**The problem:** Could you extract the stretch of the records from the line containing "Is the fence" through the line containing "the tropical plant at crop(269, 202, 302, 245) <", both ends included, and reproduce those lines verbatim?

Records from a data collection
-------

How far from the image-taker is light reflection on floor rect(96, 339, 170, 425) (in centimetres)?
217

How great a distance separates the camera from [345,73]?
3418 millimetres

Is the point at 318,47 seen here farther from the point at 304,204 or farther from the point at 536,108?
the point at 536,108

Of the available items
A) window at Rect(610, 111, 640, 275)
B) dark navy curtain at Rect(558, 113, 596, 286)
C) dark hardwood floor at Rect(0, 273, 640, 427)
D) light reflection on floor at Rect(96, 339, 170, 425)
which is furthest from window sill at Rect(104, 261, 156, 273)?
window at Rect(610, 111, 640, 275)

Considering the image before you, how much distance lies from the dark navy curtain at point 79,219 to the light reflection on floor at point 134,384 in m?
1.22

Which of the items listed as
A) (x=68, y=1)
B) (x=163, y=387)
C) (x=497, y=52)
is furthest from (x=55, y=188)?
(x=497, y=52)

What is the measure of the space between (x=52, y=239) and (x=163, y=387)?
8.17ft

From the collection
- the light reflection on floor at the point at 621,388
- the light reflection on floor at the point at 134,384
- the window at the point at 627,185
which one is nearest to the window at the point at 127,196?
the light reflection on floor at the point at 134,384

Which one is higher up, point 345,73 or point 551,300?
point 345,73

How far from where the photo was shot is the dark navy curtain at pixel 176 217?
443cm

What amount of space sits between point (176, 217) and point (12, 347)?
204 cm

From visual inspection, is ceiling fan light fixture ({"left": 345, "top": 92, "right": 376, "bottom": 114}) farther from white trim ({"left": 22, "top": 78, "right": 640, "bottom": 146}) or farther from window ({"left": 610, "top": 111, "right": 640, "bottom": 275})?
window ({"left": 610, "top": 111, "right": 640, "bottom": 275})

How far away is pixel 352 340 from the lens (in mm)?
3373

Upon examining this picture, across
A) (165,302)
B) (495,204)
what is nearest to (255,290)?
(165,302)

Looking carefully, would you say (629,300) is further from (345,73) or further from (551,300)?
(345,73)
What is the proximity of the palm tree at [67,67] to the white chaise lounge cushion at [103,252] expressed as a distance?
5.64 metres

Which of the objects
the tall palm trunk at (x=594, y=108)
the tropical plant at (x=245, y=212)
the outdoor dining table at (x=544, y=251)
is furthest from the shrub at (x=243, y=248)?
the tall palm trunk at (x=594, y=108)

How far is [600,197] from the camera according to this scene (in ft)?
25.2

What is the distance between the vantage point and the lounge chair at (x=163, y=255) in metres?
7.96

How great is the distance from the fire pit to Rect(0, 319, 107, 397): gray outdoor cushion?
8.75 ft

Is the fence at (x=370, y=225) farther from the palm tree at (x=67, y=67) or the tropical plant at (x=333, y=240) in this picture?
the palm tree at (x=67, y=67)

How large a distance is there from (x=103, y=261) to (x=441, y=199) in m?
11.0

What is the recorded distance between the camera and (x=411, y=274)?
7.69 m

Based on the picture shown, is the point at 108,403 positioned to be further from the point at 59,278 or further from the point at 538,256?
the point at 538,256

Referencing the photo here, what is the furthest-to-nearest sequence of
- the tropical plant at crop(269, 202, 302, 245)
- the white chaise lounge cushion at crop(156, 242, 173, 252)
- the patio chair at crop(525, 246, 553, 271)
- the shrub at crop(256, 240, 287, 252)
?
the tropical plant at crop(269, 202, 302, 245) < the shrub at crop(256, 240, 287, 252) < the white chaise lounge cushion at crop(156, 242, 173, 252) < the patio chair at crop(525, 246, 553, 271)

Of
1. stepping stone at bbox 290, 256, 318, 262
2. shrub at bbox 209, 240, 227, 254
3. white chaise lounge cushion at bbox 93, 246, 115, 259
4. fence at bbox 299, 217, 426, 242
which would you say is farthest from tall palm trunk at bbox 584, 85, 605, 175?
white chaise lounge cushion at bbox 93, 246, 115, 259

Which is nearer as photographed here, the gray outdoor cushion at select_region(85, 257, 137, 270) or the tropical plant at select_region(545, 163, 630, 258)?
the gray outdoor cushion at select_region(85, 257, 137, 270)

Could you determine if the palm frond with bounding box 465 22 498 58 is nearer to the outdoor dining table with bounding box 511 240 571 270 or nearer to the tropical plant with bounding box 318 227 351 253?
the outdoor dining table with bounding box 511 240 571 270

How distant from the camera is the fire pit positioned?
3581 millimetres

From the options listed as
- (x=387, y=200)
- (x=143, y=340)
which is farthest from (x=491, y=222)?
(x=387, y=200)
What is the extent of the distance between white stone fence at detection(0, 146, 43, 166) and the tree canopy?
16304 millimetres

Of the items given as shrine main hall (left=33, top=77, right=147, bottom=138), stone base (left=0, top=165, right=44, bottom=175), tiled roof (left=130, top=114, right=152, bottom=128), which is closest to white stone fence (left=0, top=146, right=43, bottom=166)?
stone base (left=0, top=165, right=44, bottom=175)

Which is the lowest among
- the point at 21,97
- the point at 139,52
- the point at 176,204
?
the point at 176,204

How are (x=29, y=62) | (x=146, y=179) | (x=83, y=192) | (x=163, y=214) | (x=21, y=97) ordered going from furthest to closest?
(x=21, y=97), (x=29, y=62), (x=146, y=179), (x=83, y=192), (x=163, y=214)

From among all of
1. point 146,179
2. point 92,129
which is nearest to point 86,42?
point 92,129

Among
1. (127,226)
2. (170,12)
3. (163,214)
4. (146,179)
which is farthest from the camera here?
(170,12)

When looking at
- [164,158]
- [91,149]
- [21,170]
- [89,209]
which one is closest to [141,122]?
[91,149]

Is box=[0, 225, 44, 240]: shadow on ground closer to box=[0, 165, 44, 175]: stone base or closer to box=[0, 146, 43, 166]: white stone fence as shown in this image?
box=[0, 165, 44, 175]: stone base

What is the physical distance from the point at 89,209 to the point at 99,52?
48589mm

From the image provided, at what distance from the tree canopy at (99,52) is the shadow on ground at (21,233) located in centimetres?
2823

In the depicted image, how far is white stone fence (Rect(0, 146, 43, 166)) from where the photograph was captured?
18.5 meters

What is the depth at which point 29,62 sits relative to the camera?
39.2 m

-------

**Solution:**
Is the fence at (x=370, y=225) farther from the palm tree at (x=67, y=67) or the tropical plant at (x=333, y=240) in this picture?
the palm tree at (x=67, y=67)

How large a distance is there from (x=103, y=261) to (x=441, y=199) in m?
11.0

What is the recorded distance between the camera and (x=411, y=274)?
7.69 m

Based on the picture shown, is the point at 108,403 positioned to be further from the point at 59,278 or further from the point at 538,256?
the point at 538,256

Referencing the photo here, what is the furthest-to-nearest sequence of
- the tropical plant at crop(269, 202, 302, 245)
- the white chaise lounge cushion at crop(156, 242, 173, 252)
- the patio chair at crop(525, 246, 553, 271)
- the shrub at crop(256, 240, 287, 252)
?
the tropical plant at crop(269, 202, 302, 245) < the shrub at crop(256, 240, 287, 252) < the white chaise lounge cushion at crop(156, 242, 173, 252) < the patio chair at crop(525, 246, 553, 271)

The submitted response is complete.